**TO-DO ITEM**
Copy each line of the data below word for word, leaving out the pictures.

━━━━━━

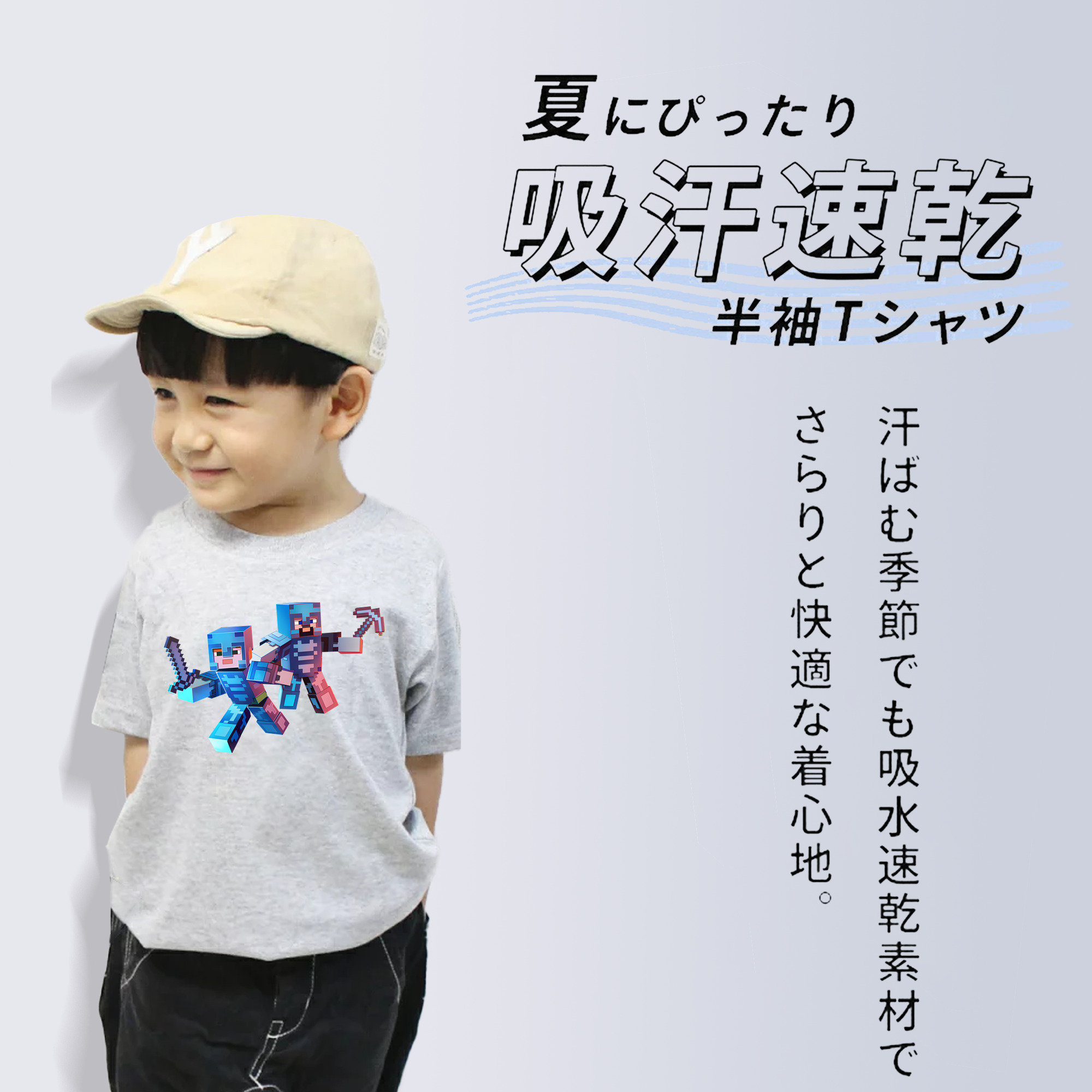 マインクラフト ブロックの世界 Minecraft MC Block world 綿100％キッズTシャツ（フロントプリント）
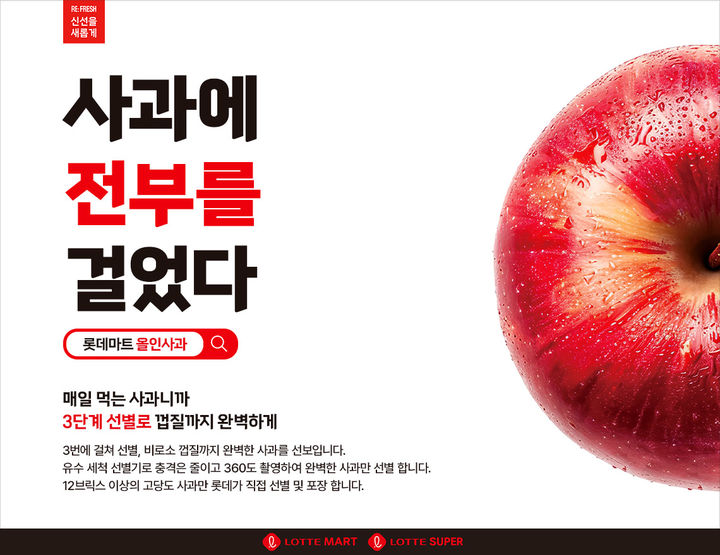 (사진=롯데마트) *재판매 및 DB 금지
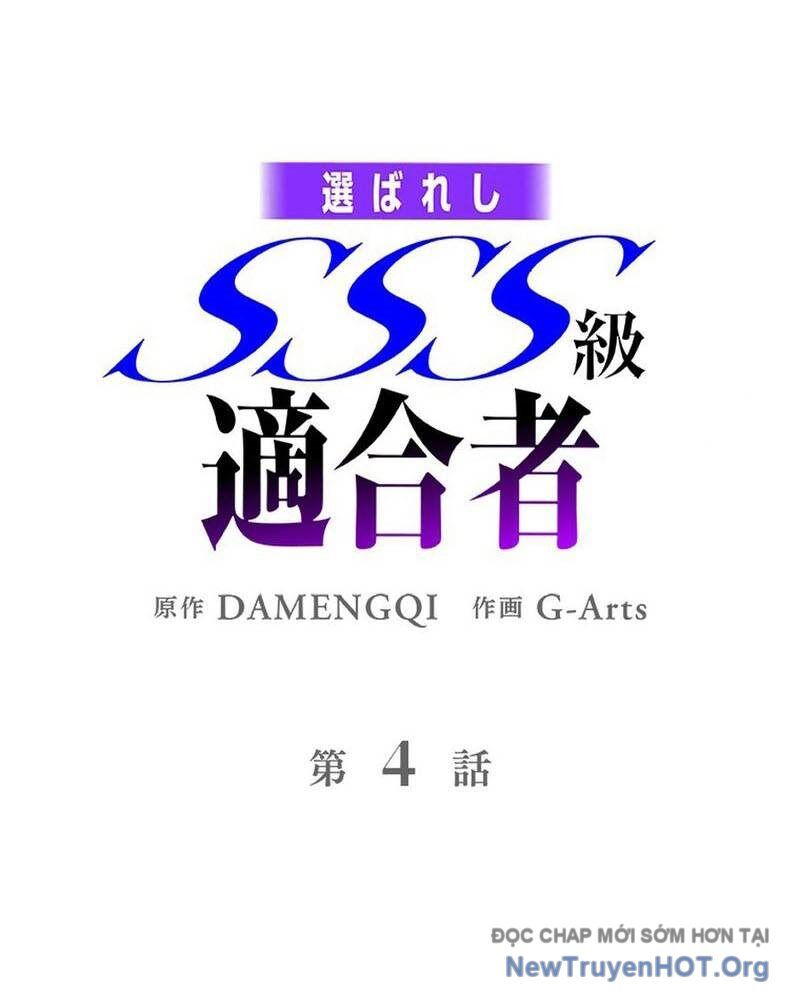 Ranker Sss Được Chọn 4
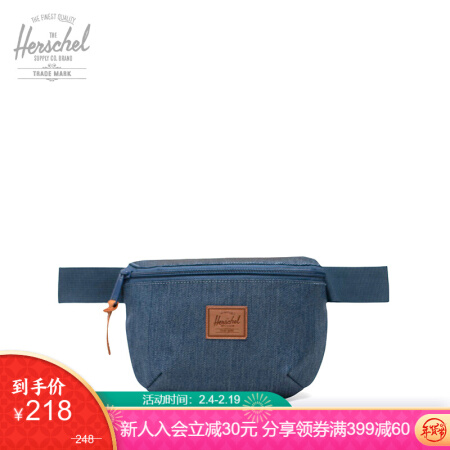 Herschel Supply 潮牌经典系列 Fourteen 时尚潮流男包腰包胸包斜挎包10514 经典靛蓝粗斜纹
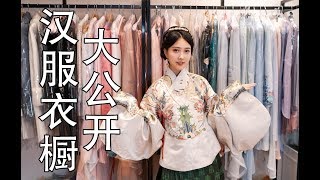 ENG SUB我到底買了多少漢服漢服收藏amp穿搭分享  2018終極版  How many Hanfu I‘ve bought Hanfu collection  2018  Shiyin [upl. by Sallie932]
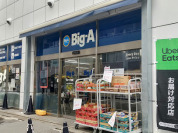 ビッグエー柏二丁目店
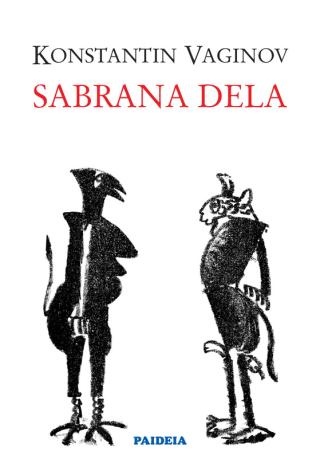 sabrana dela konstantin vaginov konstantin konstantinovič vaginov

━━━━━━

**EXERCISE RESULT**
 マインクラフト ブロックの世界 Minecraft MC Block world 綿100％キッズTシャツ（フロントプリント）
 (사진=롯데마트) *재판매 및 DB 금지
 Ranker Sss Được Chọn 4
 Herschel Supply 潮牌经典系列 Fourteen 时尚潮流男包腰包胸包斜挎包10514 经典靛蓝粗斜纹
 ENG SUB我到底買了多少漢服漢服收藏amp穿搭分享  2018終極版  How many Hanfu I‘ve bought Hanfu collection  2018  Shiyin [upl. by Sallie932]
 ビッグエー柏二丁目店
 sabrana dela konstantin vaginov konstantin konstantinovič vaginov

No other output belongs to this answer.